Julie Burchill wrote a piece in the Observer's "Comment is Free" section. It was really very very nastily transphobic. It produced a lot of anger and lots of people (including me) wrote or emailed the editor saying it wasn't the kind of thing they wanted to see the Observer/Guardian publish. Lynn Featherstone, who is the Parliamentary Under-Secretary of State for Overseas Development, called for Julie Burchill to be sacked and the piece to be withdrawn.

The Observer pulled the piece and deleted the comments made about it from their website. The Telegraph has, subsequently, chosen to host a copy of the article, alongside an editorial piece about freedom of speech, with, I think, the implication that they are hosting the piece in defense of freedom of speech rather than because they agree with it.

My Thoughts
What is censorship? I'd define it as the government interfering with freedom of speech. I don't think that the Guardian can be said to have censored Julie Burchill, because I don't think it makes sense to claim the Guardian has a duty to provide a platform to all and sundry. Lynne Featherstone did call for the piece to be withdrawn and in a different country with a different culture, that could have been a "The paper had better pull the piece or else..."-kind of government strong-arming, but we don't have that kind of culture and I think the reality is more to do with Featherstone trying to ride the wave of public sentiment to up her own profile than trying to strong-arm the press.

If the Guardian had refused to publish Burchill's article on the grounds of transphobia, nobody would have had an issue; it's the Guardian's freedom of speech to publish or refuse to publish things as they like. There are views that cannot find a publisher because they are of such a nature that no publisher wants to be associated with it, right down to the level of "My ISP refuses to host my racist private blog". I don't think this is censorship, provided it is the actions of private organizations and is not mandated or coordinated by the government. If somebody is so offensive they end up having to walk the streets with a hand-written billboard to get the word out, that's the marketplace of ideas at work, not censorship.

Now, many people host ideas they don't agree with, because they think that the circulation of those ideas is a good thing in the spirit of free debate (or because they think it's profitable). This is fine. There is a sliding scale of what conditions things must meet to be published in various ways. Newspapers typically require that the piece be well-written and well-reasoned, with these requirements imposed more lightly on those articles generally in accordance with the paper's political slant and more heavily on those that cut against it (That is, to get a left-leaning piece published by the Telegraph or a right-leaning piece published by the Guardian, it will need to be of a higher quality than vice versa). it is normal and accepted for a paper to make value judgments about what it publishes and the public judges a paper based on what it publishes (the Mail gives Richard Littlejohn a column, I make the judgement that the Mail is a worthless rag).
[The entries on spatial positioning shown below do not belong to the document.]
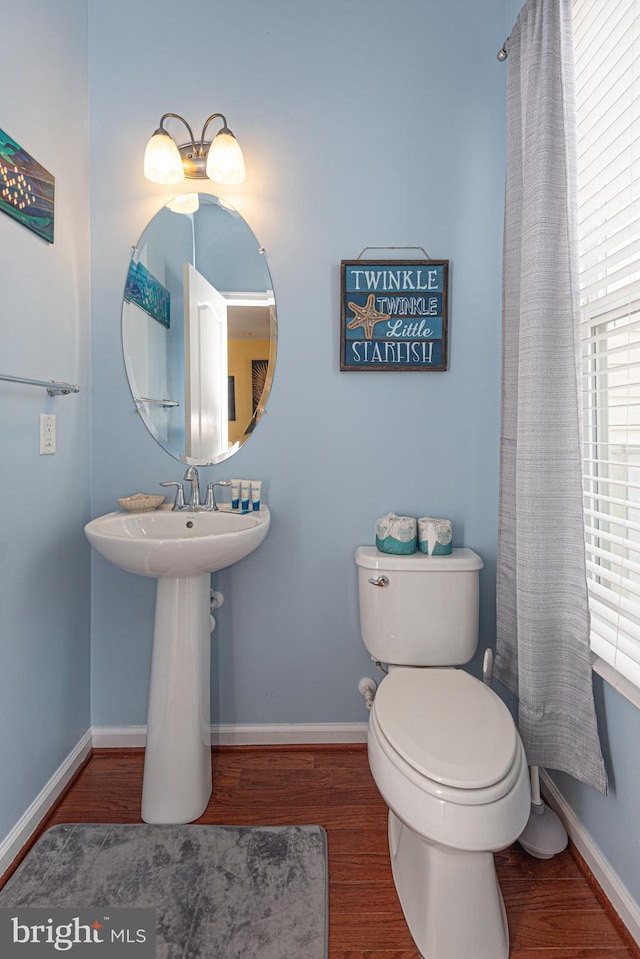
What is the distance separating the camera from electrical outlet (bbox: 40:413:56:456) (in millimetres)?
1544

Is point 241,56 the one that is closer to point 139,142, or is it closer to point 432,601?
point 139,142

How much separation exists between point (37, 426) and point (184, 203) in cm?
90

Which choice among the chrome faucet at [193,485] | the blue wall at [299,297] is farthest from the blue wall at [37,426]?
the chrome faucet at [193,485]

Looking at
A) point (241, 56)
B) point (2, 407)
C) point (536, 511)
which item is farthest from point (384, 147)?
point (2, 407)

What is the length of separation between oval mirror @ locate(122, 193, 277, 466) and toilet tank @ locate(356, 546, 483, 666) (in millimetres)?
695

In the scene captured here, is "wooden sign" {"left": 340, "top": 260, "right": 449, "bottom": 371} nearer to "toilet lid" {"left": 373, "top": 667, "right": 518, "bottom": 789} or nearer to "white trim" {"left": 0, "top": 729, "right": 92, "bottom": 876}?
"toilet lid" {"left": 373, "top": 667, "right": 518, "bottom": 789}

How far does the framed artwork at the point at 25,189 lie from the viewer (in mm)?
1323

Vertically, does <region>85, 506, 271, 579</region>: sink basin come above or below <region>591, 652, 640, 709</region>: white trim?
above

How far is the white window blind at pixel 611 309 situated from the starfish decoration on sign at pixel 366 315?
2.07ft

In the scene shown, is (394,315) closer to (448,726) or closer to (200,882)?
(448,726)

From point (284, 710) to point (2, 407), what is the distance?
1335mm

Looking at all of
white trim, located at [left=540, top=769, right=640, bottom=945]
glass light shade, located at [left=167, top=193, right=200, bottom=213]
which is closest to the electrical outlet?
glass light shade, located at [left=167, top=193, right=200, bottom=213]

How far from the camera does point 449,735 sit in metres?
1.19

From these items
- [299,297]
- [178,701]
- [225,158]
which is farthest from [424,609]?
[225,158]
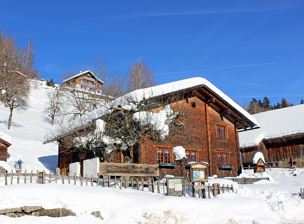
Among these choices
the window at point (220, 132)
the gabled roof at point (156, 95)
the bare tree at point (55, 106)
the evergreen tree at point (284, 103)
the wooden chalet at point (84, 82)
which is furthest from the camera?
the evergreen tree at point (284, 103)

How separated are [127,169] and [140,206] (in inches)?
293

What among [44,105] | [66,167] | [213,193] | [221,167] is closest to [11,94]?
[44,105]

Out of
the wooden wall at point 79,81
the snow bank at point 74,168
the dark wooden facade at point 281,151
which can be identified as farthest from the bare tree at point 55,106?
the snow bank at point 74,168

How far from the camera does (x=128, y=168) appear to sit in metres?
22.6

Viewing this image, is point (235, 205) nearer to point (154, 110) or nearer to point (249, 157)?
point (154, 110)

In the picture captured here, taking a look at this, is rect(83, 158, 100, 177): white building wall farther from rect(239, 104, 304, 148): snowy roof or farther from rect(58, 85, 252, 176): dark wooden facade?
rect(239, 104, 304, 148): snowy roof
In contrast, Internet Service Providers typically only require that what they host be legal, whereas services like Live Journal, Twitter and Facebook will also take things down if they are out-and-out-beyond-the-pale-offensive to almost everyone, but will typically host pretty much anything else. I don't  judge Facebook or Virgin for what they host because there is not the same implication that they approve of what they're hosting.

Newspapers, however, typically do endorse what they publish at least in so far as "this is a interesting contribution to the debate" or "this is notable enough you may wish to be read it". This is why I thought less of the Observer for publishing Burchill's screed and why I don't like the way (more the way, than the fact) that the Telegraph is hosting it now.

I don't think the Observer was right to delete the article. I think the best and most honest thing to do would be to publish a retraction along the lines of "We were wrong to publish this article and the paper wishes to disassociate itself from it" but to continue to host both the article and it's comments because a mistake once made ought to be owned up to, not swept under the rug.

Further, the piece itself is now news and notable and a record of it ought to be preserved. If the Telegraph had presented it in that way (the way a Prime Minister's speech might be publish verbatim, presented but unendorsed), I would not have a problem with it. My issue would be that I don't feel the Telegraph has clearly indicated either way whether the piece is presented but not endorsed or whether they are publishing it in the same way as they'd publish any other column.

And either way, this has nothing to do with censorship or free speech.